Usufruto; penhora;
terceiros para efeitos de registo*
1. O sumário de RP 26/9/2019 (6062/12.0YYPRT-A.P1) é o seguinte:
I - O direito de usufruto é passível de ser penhorado e judicialmente vendido no âmbito de execução movida contra o usufrutuário.
II - O registo predial destina-se essencialmente a dar publicidade à situação jurídica dos prédios, tendo em vista a segurança do comércio jurídico imobiliário, não tendo por isso natureza constitutiva.
III - Terceiros, para efeitos de registo, são aqueles que tenham adquirido de um autor comum direitos incompatíveis entre si.
IV - O titular de um direito real de garantia (sic) registado sobre imóvel anteriormente vendido ao recorrido, mas sem o subsequente registo, não é terceiro para efeitos de registo, uma vez que o seu direito e o do adquirente do imóvel não provêm de um autor comum.
V - No caso dos autos, o identificado acto voluntário dos executados de renúncia gratuita ao usufruto de que eram titulares sobre imóvel e que não foi registado antes da penhora, deve ser considerado ineficaz relativamente a esta, não podendo por isso ser por aqueles invocado contra o exequente.
2. Na fundamentação do acórdão afirma-se o seguinte:
"Cumpre [...] apreciar e decidir a questão que tem a ver com a procedência da presente oposição à penhora.
"Cumpre [...] apreciar e decidir a questão que tem a ver com a procedência da presente oposição à penhora.
Como ficou já visto nas suas alegações de recurso os opoentes ora apelantes sustentam a tese da inadmissibilidade da penhora sobre o direito de usufruto, expondo os seus argumentos (de facto e de direito) nas conclusões 15ª a 33ª das suas alegações, cujo conteúdo aqui voltamos a transcrever para uma melhor entendimento das razões invocadas:
“20. Estabelece o artigo 4.º, n.º 1 do Código de Registo Predial que, os factos sujeitos a registo, ainda que não registados, podem ser invocados entre as próprias partes ou seus herdeiros.
21. Apesar da renúncia do usufruto apenas se ter efectivado em 2017, a verdade é que o aludido direito já não produzia os seus efeitos desde Junho de 2015, ou seja, dois anos antes do respectivo registo.
22. Tendo por referência a regra base de que o efeito do registo é de mera publicidade, dúvidas não restam que, na realidade, o direito de usufruto sobre o prédio a que vem sendo feita alusão já estava extinto desde Junho de 2015 e não apenas em 2017. [...]
Para responder a tal questão chamaremos desde já à colação o acórdão do STJ de 18.12.2003, processo 03B2518, relatado pelo Conselheiro Santos Bernardino e dado a conhecer em www.dgsi.pt.
Assim:
“Em matéria de registo, vigora o princípio prior tempore potior jure (princípio da prioridade), com assento no art.6º/1: "o direito inscrito em primeiro lugar prevalece sobre os que se lhe seguirem relativamente aos mesmos bens, por ordem da data dos registos e, dentro da mesma data, pelo número de ordem das apresentações correspondentes".
Os factos sujeitos a registo podem ser invocados entre as próprias partes ou seus herdeiros, mesmo que não registados (art.4º/1).
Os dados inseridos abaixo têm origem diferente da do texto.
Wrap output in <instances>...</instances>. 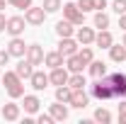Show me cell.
<instances>
[{
	"label": "cell",
	"mask_w": 126,
	"mask_h": 124,
	"mask_svg": "<svg viewBox=\"0 0 126 124\" xmlns=\"http://www.w3.org/2000/svg\"><path fill=\"white\" fill-rule=\"evenodd\" d=\"M7 95H10L12 100L22 97V95H24V85H22V80H19V83H15V85H10V88H7Z\"/></svg>",
	"instance_id": "obj_29"
},
{
	"label": "cell",
	"mask_w": 126,
	"mask_h": 124,
	"mask_svg": "<svg viewBox=\"0 0 126 124\" xmlns=\"http://www.w3.org/2000/svg\"><path fill=\"white\" fill-rule=\"evenodd\" d=\"M2 119L5 122H17L19 119V105H15V102L2 105Z\"/></svg>",
	"instance_id": "obj_13"
},
{
	"label": "cell",
	"mask_w": 126,
	"mask_h": 124,
	"mask_svg": "<svg viewBox=\"0 0 126 124\" xmlns=\"http://www.w3.org/2000/svg\"><path fill=\"white\" fill-rule=\"evenodd\" d=\"M24 56H27V61H29L32 66H41V63H44V49L39 46V44H29Z\"/></svg>",
	"instance_id": "obj_7"
},
{
	"label": "cell",
	"mask_w": 126,
	"mask_h": 124,
	"mask_svg": "<svg viewBox=\"0 0 126 124\" xmlns=\"http://www.w3.org/2000/svg\"><path fill=\"white\" fill-rule=\"evenodd\" d=\"M7 5H12L17 10H27V7H32V0H7Z\"/></svg>",
	"instance_id": "obj_31"
},
{
	"label": "cell",
	"mask_w": 126,
	"mask_h": 124,
	"mask_svg": "<svg viewBox=\"0 0 126 124\" xmlns=\"http://www.w3.org/2000/svg\"><path fill=\"white\" fill-rule=\"evenodd\" d=\"M7 51H10V56H17V59H22V56L27 54V44H24V39H19V37H12V39H10V44H7Z\"/></svg>",
	"instance_id": "obj_9"
},
{
	"label": "cell",
	"mask_w": 126,
	"mask_h": 124,
	"mask_svg": "<svg viewBox=\"0 0 126 124\" xmlns=\"http://www.w3.org/2000/svg\"><path fill=\"white\" fill-rule=\"evenodd\" d=\"M15 73H17L19 78H22V80H29V76L34 73V68H32V63L27 61L24 56H22V61L17 63V68H15Z\"/></svg>",
	"instance_id": "obj_18"
},
{
	"label": "cell",
	"mask_w": 126,
	"mask_h": 124,
	"mask_svg": "<svg viewBox=\"0 0 126 124\" xmlns=\"http://www.w3.org/2000/svg\"><path fill=\"white\" fill-rule=\"evenodd\" d=\"M75 5H78L82 12H90V10H92V0H78Z\"/></svg>",
	"instance_id": "obj_33"
},
{
	"label": "cell",
	"mask_w": 126,
	"mask_h": 124,
	"mask_svg": "<svg viewBox=\"0 0 126 124\" xmlns=\"http://www.w3.org/2000/svg\"><path fill=\"white\" fill-rule=\"evenodd\" d=\"M7 61H10V51H2L0 49V66H7Z\"/></svg>",
	"instance_id": "obj_36"
},
{
	"label": "cell",
	"mask_w": 126,
	"mask_h": 124,
	"mask_svg": "<svg viewBox=\"0 0 126 124\" xmlns=\"http://www.w3.org/2000/svg\"><path fill=\"white\" fill-rule=\"evenodd\" d=\"M58 51L68 59V56L78 54V41H75L73 37H61V41H58Z\"/></svg>",
	"instance_id": "obj_8"
},
{
	"label": "cell",
	"mask_w": 126,
	"mask_h": 124,
	"mask_svg": "<svg viewBox=\"0 0 126 124\" xmlns=\"http://www.w3.org/2000/svg\"><path fill=\"white\" fill-rule=\"evenodd\" d=\"M68 78H70V76H68V71H65L63 66H58V68H51V73H48V83L58 88V85H68Z\"/></svg>",
	"instance_id": "obj_6"
},
{
	"label": "cell",
	"mask_w": 126,
	"mask_h": 124,
	"mask_svg": "<svg viewBox=\"0 0 126 124\" xmlns=\"http://www.w3.org/2000/svg\"><path fill=\"white\" fill-rule=\"evenodd\" d=\"M94 122H99V124H109V122H111V112H109V109H104V107H99L97 112H94Z\"/></svg>",
	"instance_id": "obj_28"
},
{
	"label": "cell",
	"mask_w": 126,
	"mask_h": 124,
	"mask_svg": "<svg viewBox=\"0 0 126 124\" xmlns=\"http://www.w3.org/2000/svg\"><path fill=\"white\" fill-rule=\"evenodd\" d=\"M111 10H114L116 15H124L126 12V0H114V2H111Z\"/></svg>",
	"instance_id": "obj_32"
},
{
	"label": "cell",
	"mask_w": 126,
	"mask_h": 124,
	"mask_svg": "<svg viewBox=\"0 0 126 124\" xmlns=\"http://www.w3.org/2000/svg\"><path fill=\"white\" fill-rule=\"evenodd\" d=\"M78 56L82 59V61H85V66H90V63L94 61V51H92V46H90V44L80 49V51H78Z\"/></svg>",
	"instance_id": "obj_27"
},
{
	"label": "cell",
	"mask_w": 126,
	"mask_h": 124,
	"mask_svg": "<svg viewBox=\"0 0 126 124\" xmlns=\"http://www.w3.org/2000/svg\"><path fill=\"white\" fill-rule=\"evenodd\" d=\"M51 117H53L56 122H65V119H68V107H65V102H58V100H56V105H51Z\"/></svg>",
	"instance_id": "obj_16"
},
{
	"label": "cell",
	"mask_w": 126,
	"mask_h": 124,
	"mask_svg": "<svg viewBox=\"0 0 126 124\" xmlns=\"http://www.w3.org/2000/svg\"><path fill=\"white\" fill-rule=\"evenodd\" d=\"M68 85H70L73 90H82V88L87 85V80H85V76H82V73H73V76L68 78Z\"/></svg>",
	"instance_id": "obj_24"
},
{
	"label": "cell",
	"mask_w": 126,
	"mask_h": 124,
	"mask_svg": "<svg viewBox=\"0 0 126 124\" xmlns=\"http://www.w3.org/2000/svg\"><path fill=\"white\" fill-rule=\"evenodd\" d=\"M29 83H32L34 90H46L48 88V76L44 73V71H34V73L29 76Z\"/></svg>",
	"instance_id": "obj_10"
},
{
	"label": "cell",
	"mask_w": 126,
	"mask_h": 124,
	"mask_svg": "<svg viewBox=\"0 0 126 124\" xmlns=\"http://www.w3.org/2000/svg\"><path fill=\"white\" fill-rule=\"evenodd\" d=\"M107 7V0H92V10H104Z\"/></svg>",
	"instance_id": "obj_37"
},
{
	"label": "cell",
	"mask_w": 126,
	"mask_h": 124,
	"mask_svg": "<svg viewBox=\"0 0 126 124\" xmlns=\"http://www.w3.org/2000/svg\"><path fill=\"white\" fill-rule=\"evenodd\" d=\"M73 27H75V24L63 17L61 22H56V34H58V37H73V32H75Z\"/></svg>",
	"instance_id": "obj_19"
},
{
	"label": "cell",
	"mask_w": 126,
	"mask_h": 124,
	"mask_svg": "<svg viewBox=\"0 0 126 124\" xmlns=\"http://www.w3.org/2000/svg\"><path fill=\"white\" fill-rule=\"evenodd\" d=\"M119 27L126 32V12H124V15H119Z\"/></svg>",
	"instance_id": "obj_39"
},
{
	"label": "cell",
	"mask_w": 126,
	"mask_h": 124,
	"mask_svg": "<svg viewBox=\"0 0 126 124\" xmlns=\"http://www.w3.org/2000/svg\"><path fill=\"white\" fill-rule=\"evenodd\" d=\"M5 27H7V17L0 12V32H5Z\"/></svg>",
	"instance_id": "obj_38"
},
{
	"label": "cell",
	"mask_w": 126,
	"mask_h": 124,
	"mask_svg": "<svg viewBox=\"0 0 126 124\" xmlns=\"http://www.w3.org/2000/svg\"><path fill=\"white\" fill-rule=\"evenodd\" d=\"M109 56H111V61H116V63H126V46L124 44H111Z\"/></svg>",
	"instance_id": "obj_17"
},
{
	"label": "cell",
	"mask_w": 126,
	"mask_h": 124,
	"mask_svg": "<svg viewBox=\"0 0 126 124\" xmlns=\"http://www.w3.org/2000/svg\"><path fill=\"white\" fill-rule=\"evenodd\" d=\"M90 95L97 97V100H111V97H114L111 85L107 83V78H94V83L90 85Z\"/></svg>",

Já no que tange à oponibilidade do registo predial a terceiros prescreve o art.5º/1 que "os factos sujeitos a registo só produzem efeitos em relação a terceiros depois da data do respectivo registo". Significa isto que, inter partes, os factos sujeitos a registo são plenamente eficazes, mesmo que não registados; para com terceiros interessados, a sua eficácia depende do registo.
Importa, todavia, ter presente que o registo predial se destina essencialmente a dar publicidade à situação jurídica dos prédios, tendo em vista a segurança do comércio jurídico imobiliário (art.1º), não tendo natureza constitutiva: entre nós, os actos existem fora do registo, sendo o efeito deste simplesmente declarativo, não conferindo, a não ser excepcionalmente, quaisquer direitos.
O conceito de terceiros deve reflectir, por isso, essa função declarativa do registo e ser entendido à luz das finalidades publicitárias deste.
Após longa e diversificada controvérsia doutrinal e jurisprudencial, o conceito de terceiros ganhou roupagem legal com o já acima aludido Dec-lei 533/99, de 11 de Dezembro, que aditou ao art.5º do Código o n.º 4, do teor seguinte:
Terceiros, para efeitos de registo, são aqueles que tenham adquirido de um autor comum direitos incompatíveis entre si.
Esta formulação legal é tributária de uma das posições doutrinais que, acerca do conceito, se vinham digladiando desde há muito. O próprio legislador não deixou de o assinalar, escrevendo, no preâmbulo daquele diploma:
Aproveita-se, tomando partido pela clássica definição de Manuel de Andrade, para inserir no art.5º do Código do Registo Predial o que deve entender-se por terceiros, para efeitos de registo, pondo-se cobro a divergências jurisprudenciais geradoras de insegurança sobre a titularidade dos bens.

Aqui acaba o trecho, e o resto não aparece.